[PROBLEM TO WORK ON]
Pick up the forum thread below on Liquid Gingerbread 3.2 after its last post and continue it.

[PASSAGE]

# Liquid Gingerbread 3.2 help?



## justin654 (Oct 3, 2011)

Been having issues with this rom and haven't gotten a response in the rom thread itself. I'm having a Weird issue with notification sounds not playing. Well... They do but rarely. Sound is on and volume is up. But it just wont play 80% of the time. And almost all apps I try to download from market, It says "Your device is not compatible with this item" error. Any help?


----------



## hrdnhvy (Jun 18, 2011)

For the "Your device is not compatible with this item" error. did u change the (i thinnk its called) LCD density in the liquid tweaks at all?


----------



## justin654 (Oct 3, 2011)

I did to 210. I'm guessing thats the issue. Thanks. Edit. Changed back to 240 which I think is stock and I'm still getting the error.

[Data records]
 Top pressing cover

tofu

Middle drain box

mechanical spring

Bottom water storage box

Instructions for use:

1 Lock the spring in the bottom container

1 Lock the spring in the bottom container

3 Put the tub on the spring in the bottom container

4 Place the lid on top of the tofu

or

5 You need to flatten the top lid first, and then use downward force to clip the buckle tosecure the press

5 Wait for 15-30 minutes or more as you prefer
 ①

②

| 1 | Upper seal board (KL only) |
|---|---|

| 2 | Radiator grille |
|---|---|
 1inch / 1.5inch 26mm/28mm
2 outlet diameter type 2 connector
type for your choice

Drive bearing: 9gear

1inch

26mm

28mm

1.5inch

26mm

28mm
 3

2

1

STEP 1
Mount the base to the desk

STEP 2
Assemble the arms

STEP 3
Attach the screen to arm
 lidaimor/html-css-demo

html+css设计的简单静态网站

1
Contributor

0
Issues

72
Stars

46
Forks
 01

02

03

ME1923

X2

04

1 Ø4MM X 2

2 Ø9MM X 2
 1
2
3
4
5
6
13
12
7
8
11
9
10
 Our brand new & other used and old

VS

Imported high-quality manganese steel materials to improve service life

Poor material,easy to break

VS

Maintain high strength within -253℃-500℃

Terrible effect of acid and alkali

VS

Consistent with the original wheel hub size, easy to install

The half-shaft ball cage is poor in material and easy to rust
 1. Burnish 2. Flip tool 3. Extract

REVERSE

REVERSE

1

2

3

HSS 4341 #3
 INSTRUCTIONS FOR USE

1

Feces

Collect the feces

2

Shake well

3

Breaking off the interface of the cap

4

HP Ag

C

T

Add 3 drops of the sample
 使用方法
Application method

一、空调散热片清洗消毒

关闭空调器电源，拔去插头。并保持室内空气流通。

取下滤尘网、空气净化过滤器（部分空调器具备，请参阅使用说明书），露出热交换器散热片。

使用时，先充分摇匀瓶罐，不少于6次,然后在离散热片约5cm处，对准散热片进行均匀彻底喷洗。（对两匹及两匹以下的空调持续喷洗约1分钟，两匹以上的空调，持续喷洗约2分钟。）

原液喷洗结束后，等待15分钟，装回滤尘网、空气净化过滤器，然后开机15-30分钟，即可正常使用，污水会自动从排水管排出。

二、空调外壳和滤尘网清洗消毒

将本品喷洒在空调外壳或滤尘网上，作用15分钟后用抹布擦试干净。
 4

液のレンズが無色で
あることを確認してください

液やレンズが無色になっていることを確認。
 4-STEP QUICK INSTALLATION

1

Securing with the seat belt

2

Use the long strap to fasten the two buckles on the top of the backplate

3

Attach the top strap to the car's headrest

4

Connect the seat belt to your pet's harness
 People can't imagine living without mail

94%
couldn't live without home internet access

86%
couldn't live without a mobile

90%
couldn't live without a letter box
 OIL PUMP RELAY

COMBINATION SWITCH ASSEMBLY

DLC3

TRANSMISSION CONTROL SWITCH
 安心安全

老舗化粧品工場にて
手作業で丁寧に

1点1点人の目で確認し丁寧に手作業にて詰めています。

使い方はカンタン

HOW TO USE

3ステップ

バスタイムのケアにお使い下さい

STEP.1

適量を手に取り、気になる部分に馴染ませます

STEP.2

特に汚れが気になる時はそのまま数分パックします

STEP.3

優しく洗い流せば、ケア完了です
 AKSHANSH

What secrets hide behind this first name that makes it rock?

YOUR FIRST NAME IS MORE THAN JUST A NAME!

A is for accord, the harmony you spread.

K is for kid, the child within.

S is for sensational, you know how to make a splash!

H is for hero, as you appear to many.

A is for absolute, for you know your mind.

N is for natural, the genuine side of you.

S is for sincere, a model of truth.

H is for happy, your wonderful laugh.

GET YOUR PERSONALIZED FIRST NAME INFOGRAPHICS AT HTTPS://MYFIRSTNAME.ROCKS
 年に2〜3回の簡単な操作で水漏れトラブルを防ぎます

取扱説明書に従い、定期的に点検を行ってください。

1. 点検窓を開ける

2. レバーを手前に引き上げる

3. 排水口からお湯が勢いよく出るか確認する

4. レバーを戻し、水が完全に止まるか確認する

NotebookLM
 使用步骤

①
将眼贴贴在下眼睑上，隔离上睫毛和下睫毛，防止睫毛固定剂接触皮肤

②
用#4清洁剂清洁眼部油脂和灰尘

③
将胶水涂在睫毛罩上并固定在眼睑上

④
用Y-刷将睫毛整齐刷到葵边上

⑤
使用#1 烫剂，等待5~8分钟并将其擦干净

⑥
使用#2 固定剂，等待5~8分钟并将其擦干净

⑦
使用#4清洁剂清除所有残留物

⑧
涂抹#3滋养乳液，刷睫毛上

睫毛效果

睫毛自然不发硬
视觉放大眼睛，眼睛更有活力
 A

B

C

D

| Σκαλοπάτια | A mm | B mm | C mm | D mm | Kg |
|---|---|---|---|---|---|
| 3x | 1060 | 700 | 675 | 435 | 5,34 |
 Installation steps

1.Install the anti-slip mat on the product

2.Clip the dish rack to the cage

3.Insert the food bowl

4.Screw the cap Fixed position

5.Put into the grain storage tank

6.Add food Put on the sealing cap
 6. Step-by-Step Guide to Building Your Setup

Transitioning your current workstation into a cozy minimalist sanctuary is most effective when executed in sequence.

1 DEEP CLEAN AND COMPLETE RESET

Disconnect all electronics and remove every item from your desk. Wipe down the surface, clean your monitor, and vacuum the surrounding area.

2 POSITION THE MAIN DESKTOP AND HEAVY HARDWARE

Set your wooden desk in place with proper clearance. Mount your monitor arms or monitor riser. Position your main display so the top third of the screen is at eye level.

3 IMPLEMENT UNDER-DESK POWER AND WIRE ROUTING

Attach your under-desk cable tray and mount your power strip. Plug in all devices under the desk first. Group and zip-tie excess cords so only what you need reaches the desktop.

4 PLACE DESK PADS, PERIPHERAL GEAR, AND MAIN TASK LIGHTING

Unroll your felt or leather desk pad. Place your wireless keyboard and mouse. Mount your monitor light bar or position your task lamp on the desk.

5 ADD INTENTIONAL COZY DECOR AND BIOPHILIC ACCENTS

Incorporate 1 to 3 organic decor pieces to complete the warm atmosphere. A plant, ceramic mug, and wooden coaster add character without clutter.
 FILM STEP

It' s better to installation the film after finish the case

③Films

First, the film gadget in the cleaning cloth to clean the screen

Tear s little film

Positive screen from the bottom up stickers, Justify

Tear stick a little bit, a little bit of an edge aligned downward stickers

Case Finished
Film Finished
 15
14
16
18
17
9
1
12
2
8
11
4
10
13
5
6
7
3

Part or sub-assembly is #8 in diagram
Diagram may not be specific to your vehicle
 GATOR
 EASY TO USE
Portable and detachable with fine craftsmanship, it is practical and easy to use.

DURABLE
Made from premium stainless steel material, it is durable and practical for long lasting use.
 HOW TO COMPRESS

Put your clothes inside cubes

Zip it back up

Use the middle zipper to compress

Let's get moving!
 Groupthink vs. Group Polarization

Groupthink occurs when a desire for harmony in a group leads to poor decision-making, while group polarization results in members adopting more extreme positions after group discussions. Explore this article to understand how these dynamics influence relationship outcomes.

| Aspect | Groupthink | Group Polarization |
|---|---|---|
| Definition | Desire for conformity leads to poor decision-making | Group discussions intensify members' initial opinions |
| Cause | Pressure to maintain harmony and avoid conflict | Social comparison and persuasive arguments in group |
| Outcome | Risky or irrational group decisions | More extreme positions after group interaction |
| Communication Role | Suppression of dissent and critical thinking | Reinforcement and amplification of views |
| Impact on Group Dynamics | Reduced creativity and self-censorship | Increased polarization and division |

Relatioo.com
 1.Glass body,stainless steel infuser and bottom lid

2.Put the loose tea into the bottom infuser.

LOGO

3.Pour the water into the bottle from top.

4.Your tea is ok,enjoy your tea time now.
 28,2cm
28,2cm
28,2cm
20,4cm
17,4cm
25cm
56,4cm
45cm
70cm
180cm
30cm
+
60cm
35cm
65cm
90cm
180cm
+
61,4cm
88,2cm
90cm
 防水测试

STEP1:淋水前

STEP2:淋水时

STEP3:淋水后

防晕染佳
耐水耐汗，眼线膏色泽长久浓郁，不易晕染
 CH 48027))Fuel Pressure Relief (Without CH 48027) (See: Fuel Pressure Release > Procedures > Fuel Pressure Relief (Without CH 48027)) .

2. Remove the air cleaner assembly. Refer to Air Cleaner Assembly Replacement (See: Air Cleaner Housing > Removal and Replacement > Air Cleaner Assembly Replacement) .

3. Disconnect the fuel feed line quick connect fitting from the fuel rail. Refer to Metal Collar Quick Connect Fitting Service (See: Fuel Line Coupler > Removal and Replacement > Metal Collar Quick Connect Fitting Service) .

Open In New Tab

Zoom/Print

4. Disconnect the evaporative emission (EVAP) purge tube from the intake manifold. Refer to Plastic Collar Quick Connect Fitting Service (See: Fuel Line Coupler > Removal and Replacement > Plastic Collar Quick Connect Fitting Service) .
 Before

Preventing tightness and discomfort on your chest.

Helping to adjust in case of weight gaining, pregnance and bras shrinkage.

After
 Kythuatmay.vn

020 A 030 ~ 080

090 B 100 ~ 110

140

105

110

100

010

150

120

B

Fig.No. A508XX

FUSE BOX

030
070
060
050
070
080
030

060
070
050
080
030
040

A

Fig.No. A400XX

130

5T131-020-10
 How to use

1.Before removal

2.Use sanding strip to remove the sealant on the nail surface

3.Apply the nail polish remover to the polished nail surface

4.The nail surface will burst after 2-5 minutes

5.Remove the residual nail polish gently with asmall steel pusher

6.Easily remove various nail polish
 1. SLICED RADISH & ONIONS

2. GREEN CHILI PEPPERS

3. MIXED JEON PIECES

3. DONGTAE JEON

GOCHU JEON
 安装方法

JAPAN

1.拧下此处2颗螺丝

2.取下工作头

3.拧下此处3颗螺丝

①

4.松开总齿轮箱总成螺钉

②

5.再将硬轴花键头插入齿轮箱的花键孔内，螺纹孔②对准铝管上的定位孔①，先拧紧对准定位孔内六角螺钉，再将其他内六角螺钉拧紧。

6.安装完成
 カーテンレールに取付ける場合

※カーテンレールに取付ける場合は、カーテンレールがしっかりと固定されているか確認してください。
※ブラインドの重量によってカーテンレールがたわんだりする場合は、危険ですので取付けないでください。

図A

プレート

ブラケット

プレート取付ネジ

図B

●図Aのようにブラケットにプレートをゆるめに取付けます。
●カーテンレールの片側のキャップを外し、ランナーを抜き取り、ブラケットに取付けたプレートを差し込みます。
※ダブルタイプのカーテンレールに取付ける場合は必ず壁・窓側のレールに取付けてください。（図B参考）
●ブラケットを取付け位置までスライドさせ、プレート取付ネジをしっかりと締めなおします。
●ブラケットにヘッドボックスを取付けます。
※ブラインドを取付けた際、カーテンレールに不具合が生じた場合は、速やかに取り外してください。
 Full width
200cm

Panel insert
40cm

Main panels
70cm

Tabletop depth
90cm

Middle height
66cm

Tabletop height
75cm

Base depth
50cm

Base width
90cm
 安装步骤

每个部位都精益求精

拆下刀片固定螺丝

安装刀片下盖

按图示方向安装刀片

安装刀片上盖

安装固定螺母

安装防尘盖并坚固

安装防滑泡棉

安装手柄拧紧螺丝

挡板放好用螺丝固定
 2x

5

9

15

[WRITTEN ANSWER]
----------



## redbelly (Oct 8, 2011)

justin654 said:


> I did to 210. I'm guessing thats the issue. Thanks. Edit. Changed back to 240 which I think is stock and I'm still getting the error.


after you changed back to 240, did you reboot?


----------



## nocoast (Oct 17, 2011)

Reflash

Sent from my ADR6400L using Tapatalk


----------



## justin654 (Oct 3, 2011)

redbelly said:


> after you changed back to 240, did you reboot?


I did.

@Nocoast, Alright, I didn't want to but I will. Thanks!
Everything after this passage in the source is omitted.